# Building A classification with PySpark and MLlib
# Breast Cancer Wisconsin case
##### @ author Frederic TWAHIRWA

### in this notebook , Decision Tree, Gradient-Boosted Tree and Random Forest Classier are going to be used.

## Decision Tree
Decision trees are widely used since they are easy to interpret, handle categorical features, extend to the multiclass classification setting, do not require feature scaling, and are able to capture non-linearities and feature interactions

## Ensemble Models : Gradient-Boosted Tree and Random Forest
An ensemble method is a learning algorithm which creates a model composed of a set of other base models. spark.mllib supports two major ensemble algorithms: GradientBoostedTrees and RandomForest. Both use decision trees as their base models

## Gradient-Boosted Tree and Random Forest
Both Gradient-Boosted Trees (GBTs) and Random Forests are algorithms for learning ensembles of trees, but the training processes are different. There are several practical trade-offs:

- GBTs train one tree at a time, so they can take longer to train than random forests. Random Forests can train multiple trees in parallel.
- On the other hand, it is often reasonable to use smaller (shallower) trees with GBTs than with Random Forests, and training smaller trees takes less time.
- Random Forests can be less prone to overfitting. Training more trees in a Random Forest reduces the likelihood of overfitting, but training more trees with GBTs increases the likelihood of overfitting. (In statistical language, Random Forests reduce variance by using more trees, whereas GBTs reduce bias by using more trees.)
- Random Forests can be easier to tune since performance improves monotonically with the number of trees (whereas performance can start to decrease for GBTs if the number of trees grows too large).

- In short, both algorithms can be effective, and the choice should be based on the particular dataset.

reference : Apache Spark (https://spark.apache.org/docs/2.2.0/mllib-ensembles.html)

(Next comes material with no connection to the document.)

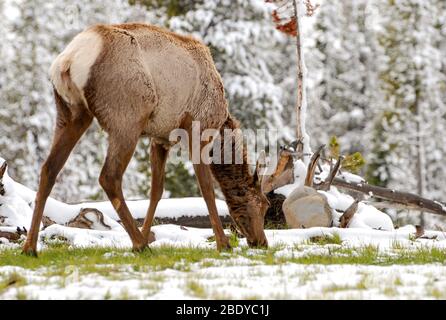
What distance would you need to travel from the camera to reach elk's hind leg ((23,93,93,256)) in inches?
286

## Breast Cancer Wisconsin (Diagnostic) Data Set

For this example we Data set "Breast Cancer Wisconsin (Diagnostic)" from "UCI Machine learning repository  :(https://archive.ics.uci.edu/ml/datasets/Breast+Cancer+Wisconsin+(Diagnostic) is going to be used. 
1 column : ID number; 
2 column : Diagnosis (M: Malignant, B=benign); 
3-30 columns : features (results of some analysis and measurements); 
more information : https://archive.ics.uci.edu/ml/datasets/Breast+Cancer+Wisconsin+(Diagnostic)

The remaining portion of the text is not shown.